VLRC is shown in magenta, whereas VLRA and VLRB are shown in green and their bound ligands in gray. (A) Superimposition of VLRC and the lamprey VLRB.RBC36 trisaccharide complex [19]. (B) Superimposition of VLRC and the lamprey VLRB.2D-HEL complex [20]. (C) Superimposition of VLRC and the lamprey VLRA.R2.1-HEL complex [22]. Arrows indicate protruding loops located in the LRRCT of VLRA and VLRB.

https://doi.org/10.1371/journal.pone.0085875.g002

We calculated the Shannon entropy [20], [38], [39] for each position based on the multiple alignments of 102 Japanese lamprey VLRC sequences [13] and mapped variable residues onto the VLRC crystal structure (Figures 3 and 4).

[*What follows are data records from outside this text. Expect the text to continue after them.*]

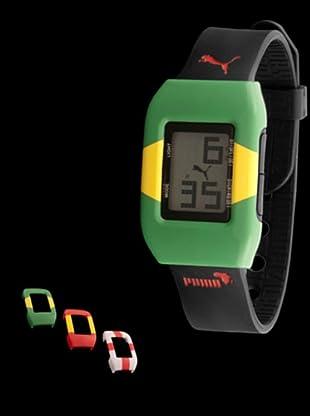 Puma PU910751011 - Reloj world cup España/ Brasil / Inglaterra negro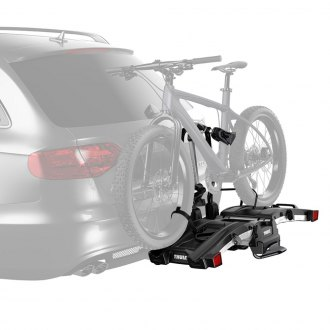 "Thule® - EasyFold XT Hitch Mount Bike Rack (2 Bike Fits 1-1/4"" and 2"" Receivers)"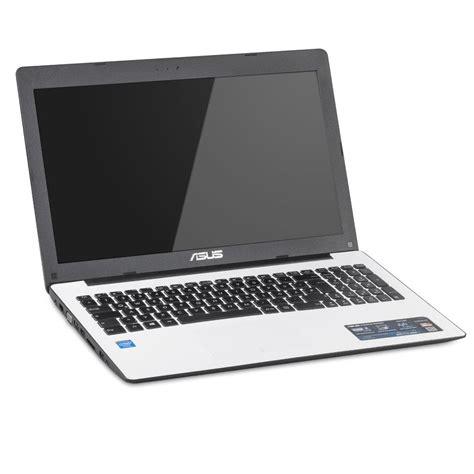 laptop kaufen asus r515m notebook kaufen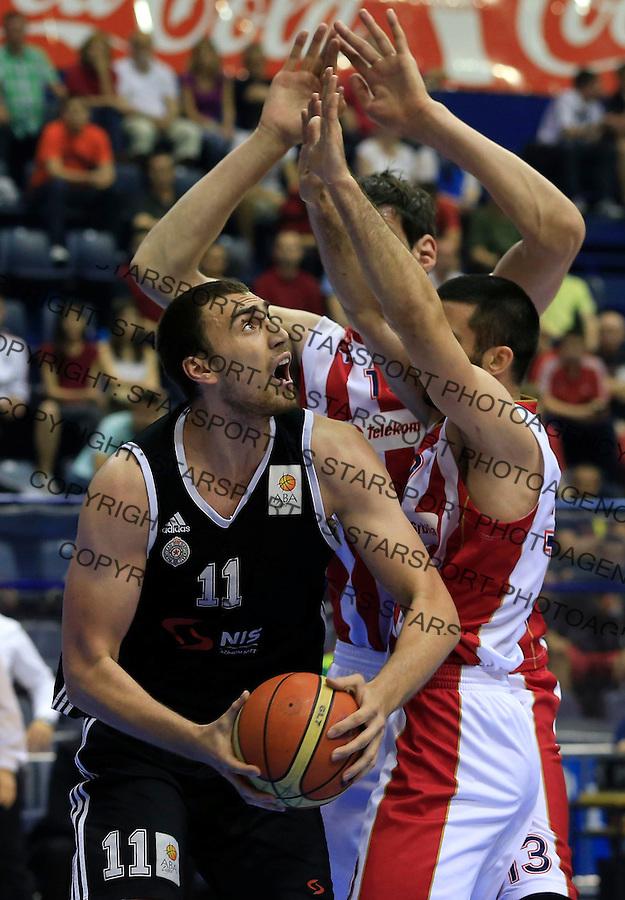 Kosarka Kosarkaska Liga Srbije season 2014-2015<br /> Crvena Zvezda v Partizan<br /> Nikola Milutinov (L) and Branko Lazic<br /> Belgrade, 05.17.2015.<br /> foto: Srdjan Stevanovic/Starsportphoto &copy;
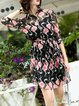 Black Floral Shirt Collar Casual Two Piece Mini Dress with Belt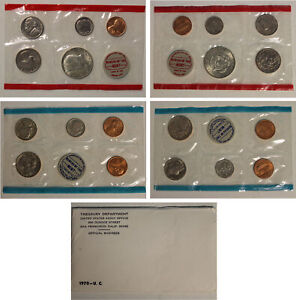 1970 Uncirculated Mint Set w Key Date Denver Silver Kennedy Half Dollar Bright!!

This revealed that variable residues are located predominantly on the concave surface, in particular in the region around the core β-sheet (Figure 3), suggesting that, similar to VLRA and VLRB, VLRC recognizes its ligands through the concave surface [19], [20], [21], [22] (Figure 2). In the known structures in complex with ligands, both hydrophilic and hydrophobic residues are involved in ligand recognition [19], [20], [21], [22]. The distribution of hydrophilic and hydrophobic residues on the concave surface of our crystal structure suggests that this is also the case with VLRC.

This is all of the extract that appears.